→ **REQUEST**
Lay out the records below as a two-column CSV with the headers "text" and "answer" and one row per record. Put each record's text and its answer in their own quoted fields, and replace every line break with a space.
• • • •
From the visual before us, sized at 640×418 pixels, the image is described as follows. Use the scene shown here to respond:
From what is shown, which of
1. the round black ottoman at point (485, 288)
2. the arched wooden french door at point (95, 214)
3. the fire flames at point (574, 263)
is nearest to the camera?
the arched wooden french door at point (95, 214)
• • • •
→ **SOLUTION TO THE EXERCISE**
text,answer
"From the visual before us, sized at 640×418 pixels, the image is described as follows. Use the scene shown here to respond: From what is shown, which of 1. the round black ottoman at point (485, 288) 2. the arched wooden french door at point (95, 214) 3. the fire flames at point (574, 263) is nearest to the camera?","the arched wooden french door at point (95, 214)"